A reunião do Federal Reserve (Fed), o banco central americano, encerrada na quarta-feira (26), confirmou as projeções do mercado. Mesmo assim, o resultado colocou novas incertezas no horizonte. Como esperado, Jerome Powell, presidente do Fed, e os demais membros do Federal Open Market Committee (Fomc), equivalente americano do Copom, afirmaram que a inflação americana elevada permite “um amplo espaço” para elevar a taxa de juros, hoje em zero. Powell não forneceu uma data, mas a convicção generalizada é que a primeira alteração vai ocorrer ainda neste primeiro trimestre, mais especificamente em março.

> _Registros de dados_:
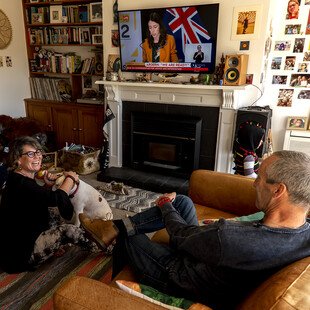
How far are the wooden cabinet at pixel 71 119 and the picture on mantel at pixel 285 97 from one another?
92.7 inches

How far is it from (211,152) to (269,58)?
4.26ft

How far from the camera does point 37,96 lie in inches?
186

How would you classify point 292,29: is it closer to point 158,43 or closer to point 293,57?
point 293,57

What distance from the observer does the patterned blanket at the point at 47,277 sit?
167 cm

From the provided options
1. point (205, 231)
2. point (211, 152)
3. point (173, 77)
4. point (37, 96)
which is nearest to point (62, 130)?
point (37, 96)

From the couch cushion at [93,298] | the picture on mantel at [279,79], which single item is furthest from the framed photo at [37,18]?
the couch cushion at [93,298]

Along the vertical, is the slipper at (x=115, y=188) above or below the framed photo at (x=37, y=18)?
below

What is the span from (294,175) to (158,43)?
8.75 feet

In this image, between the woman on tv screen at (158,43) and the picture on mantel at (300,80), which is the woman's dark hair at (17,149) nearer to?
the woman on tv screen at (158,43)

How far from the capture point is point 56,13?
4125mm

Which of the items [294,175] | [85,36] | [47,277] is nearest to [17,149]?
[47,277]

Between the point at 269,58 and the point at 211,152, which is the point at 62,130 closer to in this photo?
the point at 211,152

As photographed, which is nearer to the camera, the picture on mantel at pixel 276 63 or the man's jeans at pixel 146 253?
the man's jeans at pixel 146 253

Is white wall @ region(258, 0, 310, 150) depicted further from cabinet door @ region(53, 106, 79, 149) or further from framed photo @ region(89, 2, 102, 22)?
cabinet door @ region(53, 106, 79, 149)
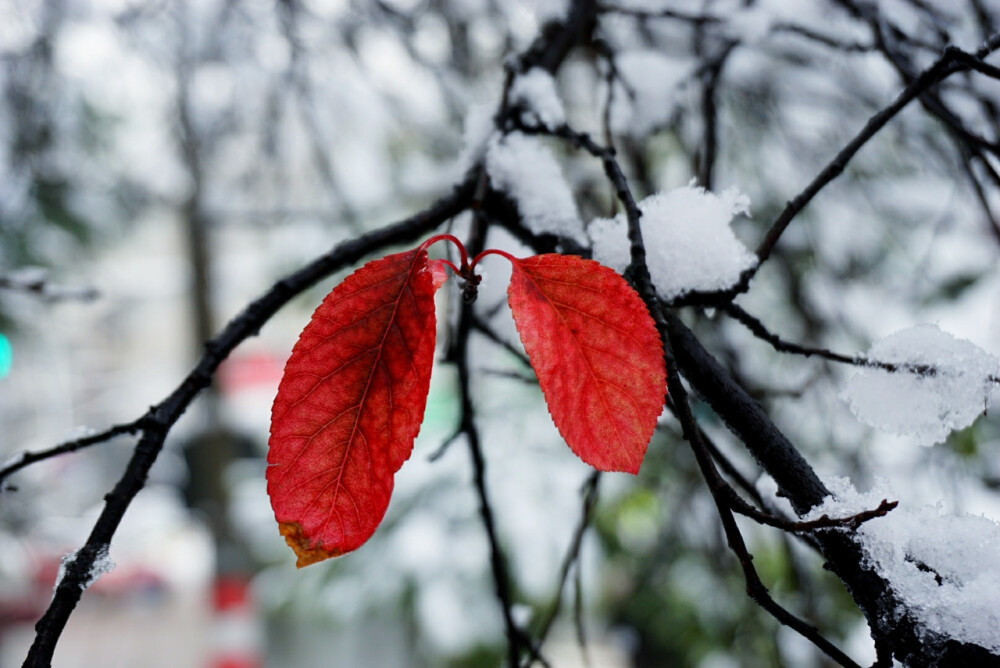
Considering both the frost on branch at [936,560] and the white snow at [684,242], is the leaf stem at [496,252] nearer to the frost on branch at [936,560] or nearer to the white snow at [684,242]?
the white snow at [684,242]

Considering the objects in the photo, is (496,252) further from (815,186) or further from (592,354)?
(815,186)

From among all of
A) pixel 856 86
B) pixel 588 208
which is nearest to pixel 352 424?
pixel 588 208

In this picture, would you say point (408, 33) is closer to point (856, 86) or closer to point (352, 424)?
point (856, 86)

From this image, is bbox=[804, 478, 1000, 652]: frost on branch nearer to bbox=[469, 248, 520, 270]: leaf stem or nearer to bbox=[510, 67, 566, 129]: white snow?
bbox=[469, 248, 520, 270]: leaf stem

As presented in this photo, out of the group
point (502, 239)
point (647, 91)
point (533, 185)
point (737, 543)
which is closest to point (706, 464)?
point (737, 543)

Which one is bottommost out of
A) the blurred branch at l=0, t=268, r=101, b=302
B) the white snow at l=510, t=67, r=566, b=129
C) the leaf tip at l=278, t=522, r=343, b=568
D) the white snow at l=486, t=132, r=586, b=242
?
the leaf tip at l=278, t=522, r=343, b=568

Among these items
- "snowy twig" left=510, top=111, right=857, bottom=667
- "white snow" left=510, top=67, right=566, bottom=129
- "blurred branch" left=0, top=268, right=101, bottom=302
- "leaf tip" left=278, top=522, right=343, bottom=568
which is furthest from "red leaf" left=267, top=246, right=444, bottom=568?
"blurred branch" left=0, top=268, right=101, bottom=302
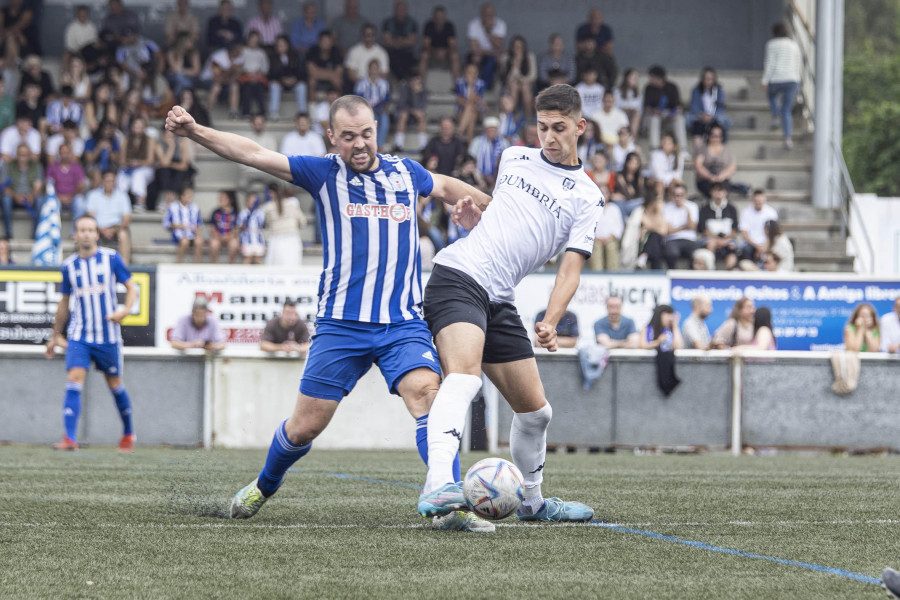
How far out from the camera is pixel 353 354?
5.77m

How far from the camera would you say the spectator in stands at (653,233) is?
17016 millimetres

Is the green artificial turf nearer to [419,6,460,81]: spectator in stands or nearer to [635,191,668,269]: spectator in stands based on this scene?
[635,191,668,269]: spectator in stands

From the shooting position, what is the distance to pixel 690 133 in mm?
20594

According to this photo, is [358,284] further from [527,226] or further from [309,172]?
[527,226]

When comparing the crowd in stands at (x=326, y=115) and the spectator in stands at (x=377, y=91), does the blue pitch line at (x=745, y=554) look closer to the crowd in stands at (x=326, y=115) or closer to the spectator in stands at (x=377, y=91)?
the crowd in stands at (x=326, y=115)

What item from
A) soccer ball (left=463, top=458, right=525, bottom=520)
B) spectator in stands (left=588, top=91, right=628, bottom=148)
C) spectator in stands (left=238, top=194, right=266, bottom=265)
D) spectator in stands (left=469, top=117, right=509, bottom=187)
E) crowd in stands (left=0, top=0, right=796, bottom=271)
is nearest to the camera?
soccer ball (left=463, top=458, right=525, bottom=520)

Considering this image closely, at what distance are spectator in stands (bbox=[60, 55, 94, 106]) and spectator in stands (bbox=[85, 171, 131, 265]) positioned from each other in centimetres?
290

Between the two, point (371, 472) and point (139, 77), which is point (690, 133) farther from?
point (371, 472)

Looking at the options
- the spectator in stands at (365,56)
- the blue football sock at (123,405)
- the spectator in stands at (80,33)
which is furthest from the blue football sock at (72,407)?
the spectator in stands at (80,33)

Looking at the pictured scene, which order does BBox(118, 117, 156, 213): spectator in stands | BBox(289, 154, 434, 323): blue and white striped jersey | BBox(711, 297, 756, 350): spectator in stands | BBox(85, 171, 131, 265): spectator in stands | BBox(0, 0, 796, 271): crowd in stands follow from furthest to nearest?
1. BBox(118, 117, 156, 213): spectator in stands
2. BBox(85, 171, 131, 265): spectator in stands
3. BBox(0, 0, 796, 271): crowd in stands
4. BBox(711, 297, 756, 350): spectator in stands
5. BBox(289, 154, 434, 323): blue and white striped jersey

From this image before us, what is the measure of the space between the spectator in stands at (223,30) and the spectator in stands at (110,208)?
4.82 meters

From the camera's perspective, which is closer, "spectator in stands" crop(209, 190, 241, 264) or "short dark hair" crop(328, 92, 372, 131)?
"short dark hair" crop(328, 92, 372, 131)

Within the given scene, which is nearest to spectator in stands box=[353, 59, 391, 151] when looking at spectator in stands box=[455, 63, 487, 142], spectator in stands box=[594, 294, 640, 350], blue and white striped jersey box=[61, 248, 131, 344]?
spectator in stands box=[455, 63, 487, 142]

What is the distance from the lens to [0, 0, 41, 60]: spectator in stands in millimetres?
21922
==
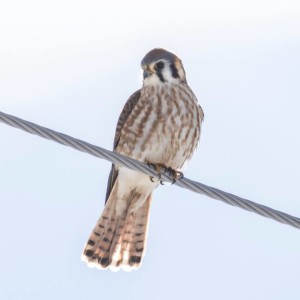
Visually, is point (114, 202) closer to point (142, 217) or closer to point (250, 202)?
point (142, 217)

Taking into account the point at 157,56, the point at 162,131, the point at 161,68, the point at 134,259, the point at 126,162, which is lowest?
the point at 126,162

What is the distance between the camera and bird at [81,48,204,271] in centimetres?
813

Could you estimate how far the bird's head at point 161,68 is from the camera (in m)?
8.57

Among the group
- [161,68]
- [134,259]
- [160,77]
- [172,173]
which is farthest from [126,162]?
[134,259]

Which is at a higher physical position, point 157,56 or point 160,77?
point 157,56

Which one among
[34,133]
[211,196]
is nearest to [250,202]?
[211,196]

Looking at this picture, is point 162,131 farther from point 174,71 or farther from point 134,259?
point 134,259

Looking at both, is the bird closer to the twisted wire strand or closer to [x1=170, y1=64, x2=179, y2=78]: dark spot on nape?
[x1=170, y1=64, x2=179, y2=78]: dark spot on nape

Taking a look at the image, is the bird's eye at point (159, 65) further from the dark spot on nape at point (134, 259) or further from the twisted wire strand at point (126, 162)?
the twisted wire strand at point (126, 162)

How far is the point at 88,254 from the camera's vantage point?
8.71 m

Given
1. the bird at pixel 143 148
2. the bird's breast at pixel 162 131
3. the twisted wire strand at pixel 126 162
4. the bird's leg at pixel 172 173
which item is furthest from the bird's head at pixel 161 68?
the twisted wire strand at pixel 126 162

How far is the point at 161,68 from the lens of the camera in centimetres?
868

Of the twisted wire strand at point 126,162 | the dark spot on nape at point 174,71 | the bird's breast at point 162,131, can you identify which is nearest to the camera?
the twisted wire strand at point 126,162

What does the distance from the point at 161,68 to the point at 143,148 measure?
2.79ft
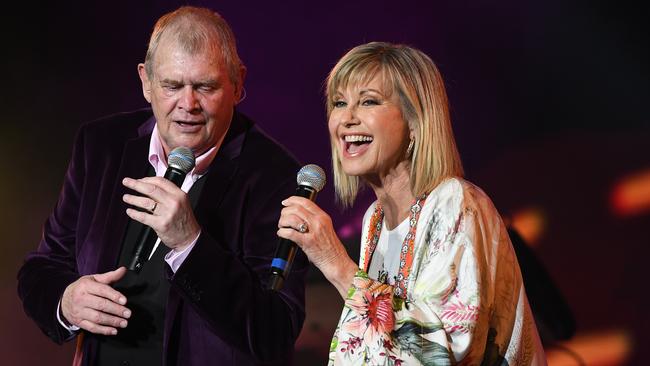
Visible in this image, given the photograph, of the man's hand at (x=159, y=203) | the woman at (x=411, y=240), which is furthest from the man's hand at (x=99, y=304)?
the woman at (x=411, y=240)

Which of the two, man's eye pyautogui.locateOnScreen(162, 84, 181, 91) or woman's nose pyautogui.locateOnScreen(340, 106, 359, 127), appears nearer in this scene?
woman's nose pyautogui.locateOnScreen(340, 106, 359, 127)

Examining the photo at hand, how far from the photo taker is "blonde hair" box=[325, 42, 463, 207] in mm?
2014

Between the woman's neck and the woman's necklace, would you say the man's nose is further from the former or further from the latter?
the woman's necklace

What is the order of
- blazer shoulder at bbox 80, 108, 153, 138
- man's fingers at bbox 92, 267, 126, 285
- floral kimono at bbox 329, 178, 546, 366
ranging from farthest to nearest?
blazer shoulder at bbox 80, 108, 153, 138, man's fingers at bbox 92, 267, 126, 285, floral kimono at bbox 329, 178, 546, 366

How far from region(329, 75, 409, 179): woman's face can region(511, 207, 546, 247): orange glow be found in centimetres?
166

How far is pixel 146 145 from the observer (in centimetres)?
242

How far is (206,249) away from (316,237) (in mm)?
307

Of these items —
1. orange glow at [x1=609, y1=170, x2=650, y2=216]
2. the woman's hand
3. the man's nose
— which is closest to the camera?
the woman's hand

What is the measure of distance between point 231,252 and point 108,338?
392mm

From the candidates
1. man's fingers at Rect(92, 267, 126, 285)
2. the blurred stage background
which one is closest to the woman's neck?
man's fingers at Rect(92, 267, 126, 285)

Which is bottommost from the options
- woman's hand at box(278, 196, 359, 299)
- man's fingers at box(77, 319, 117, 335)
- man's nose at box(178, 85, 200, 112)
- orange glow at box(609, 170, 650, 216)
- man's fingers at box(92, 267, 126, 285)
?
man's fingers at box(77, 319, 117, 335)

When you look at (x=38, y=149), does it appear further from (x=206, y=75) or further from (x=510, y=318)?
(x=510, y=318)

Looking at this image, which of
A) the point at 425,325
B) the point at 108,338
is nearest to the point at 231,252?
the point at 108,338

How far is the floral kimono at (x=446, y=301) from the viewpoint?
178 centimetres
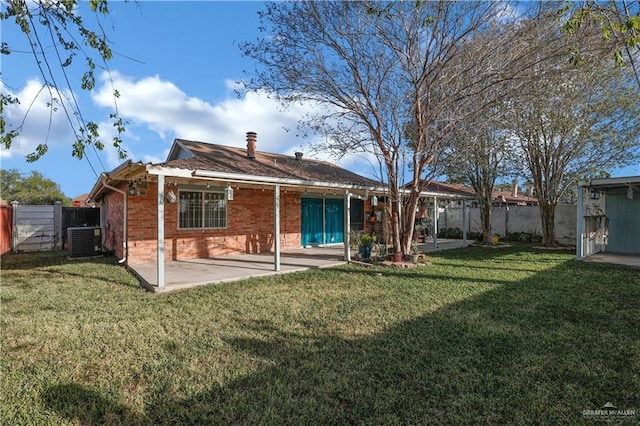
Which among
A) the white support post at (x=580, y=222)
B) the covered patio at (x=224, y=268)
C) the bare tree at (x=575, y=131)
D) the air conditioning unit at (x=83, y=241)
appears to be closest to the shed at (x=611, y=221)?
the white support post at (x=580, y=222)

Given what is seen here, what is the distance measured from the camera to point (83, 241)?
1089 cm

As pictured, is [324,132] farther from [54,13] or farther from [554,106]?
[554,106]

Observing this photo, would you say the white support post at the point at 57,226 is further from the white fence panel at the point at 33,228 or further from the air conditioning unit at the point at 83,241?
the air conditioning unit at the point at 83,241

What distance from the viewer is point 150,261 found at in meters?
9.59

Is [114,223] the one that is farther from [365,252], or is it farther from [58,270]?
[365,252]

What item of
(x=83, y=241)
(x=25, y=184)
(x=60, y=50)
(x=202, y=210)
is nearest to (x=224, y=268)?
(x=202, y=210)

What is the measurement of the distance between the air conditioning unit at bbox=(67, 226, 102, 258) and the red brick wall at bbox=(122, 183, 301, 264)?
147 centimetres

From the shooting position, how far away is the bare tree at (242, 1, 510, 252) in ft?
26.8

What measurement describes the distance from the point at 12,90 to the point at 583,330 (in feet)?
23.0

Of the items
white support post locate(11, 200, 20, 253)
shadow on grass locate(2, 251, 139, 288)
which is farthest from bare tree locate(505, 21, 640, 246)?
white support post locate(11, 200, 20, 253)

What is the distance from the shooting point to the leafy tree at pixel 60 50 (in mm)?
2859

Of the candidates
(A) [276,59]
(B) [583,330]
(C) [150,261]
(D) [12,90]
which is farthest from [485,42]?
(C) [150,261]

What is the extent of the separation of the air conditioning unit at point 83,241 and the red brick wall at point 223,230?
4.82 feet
--
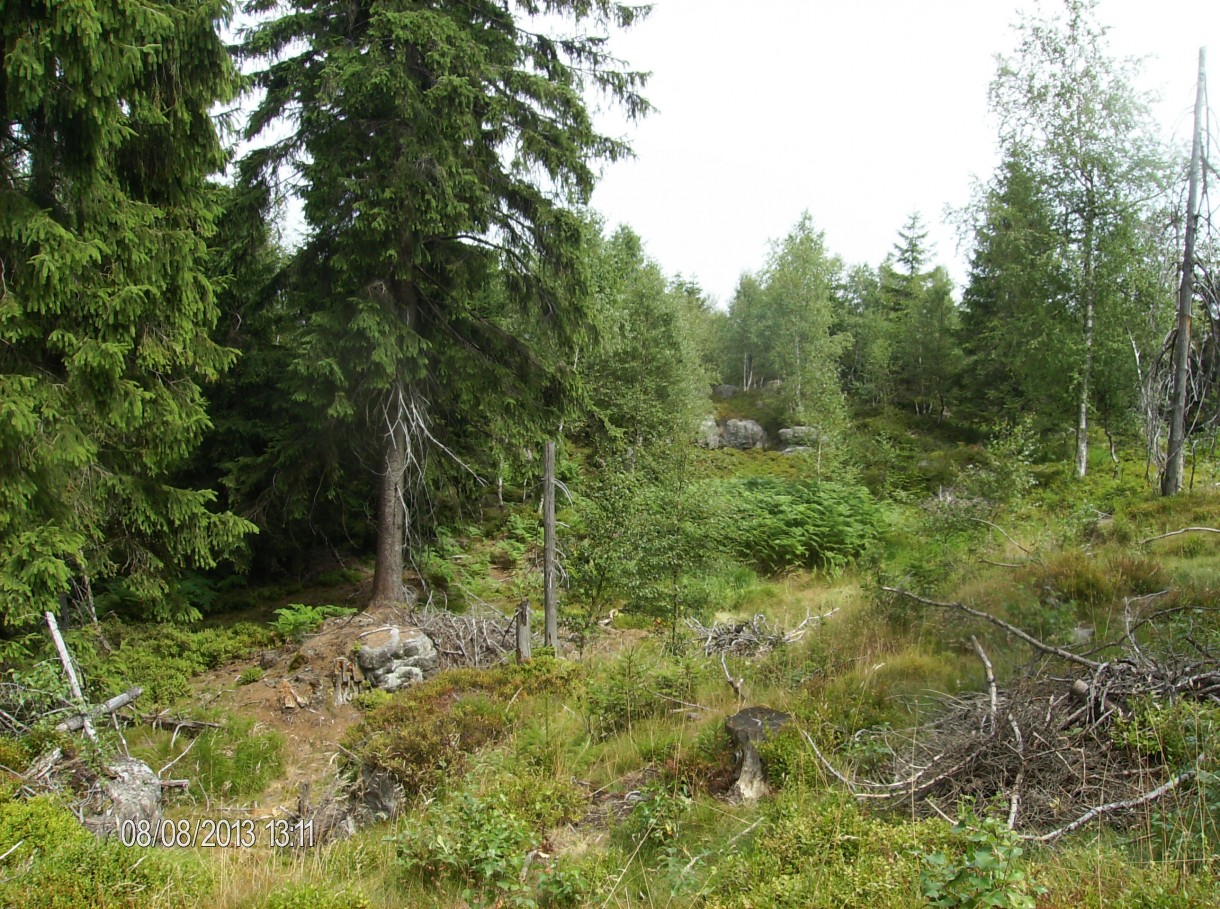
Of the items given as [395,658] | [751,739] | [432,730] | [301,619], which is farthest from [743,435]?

> _Conjunto de exercícios_:
a - Liste todas as siglas que aparecem no texto sobre a reunião do Fed.
b - Prossiga o texto sobre a reunião do Fed a partir da última frase.

> _Resultados do exercício_:
a - Fed, Fomc, Copom

b -
Com a alta da inflação – que chegou a 7% em dezembro, maior desde junho de 1982 – a projeção é que o Fed realize quatro ou cinco elevações de 0,25 ponto porcentual nos juros até o fim do ano. Com isso, os Fed Funds, que são os juros referenciais americanos, encerrariam dezembro a 1% ou a 1,25% ao ano. Na avaliação mais comum, o processo prossegue por 2023 e 2024, com suaves correções mensais de 0,25 ponto percentual. Ao fim do processo, os Fed Funds estarão ao redor de 2,5% ao ano e a inflação terá retornado à meta de 2% ao ano. Isso sem afetar a recuperação da economia nem elevar o desemprego.

VENDE TUDO Intenção do BC americano é retirar US$ 4 trilhões da economia se desfazendo de títulos comprados durante a pandemia. (Crédito:BRENDAN SMIALOWSKI)

Esse é o mundo ideal. Mas há muitas dúvidas no mercado sobre a intensidade e a permanência da inflação. Assim como ocorre no Brasil, boa parte da alta dse dá por aumento dos preços dos alimentos e dos combustíveis. O “núcleo” da inflação, ou “core index”, que não considera esses itens, subiu 5,5% até dezembro de 2021. É menos que a inflação “cheia”, mas nem tanto assim.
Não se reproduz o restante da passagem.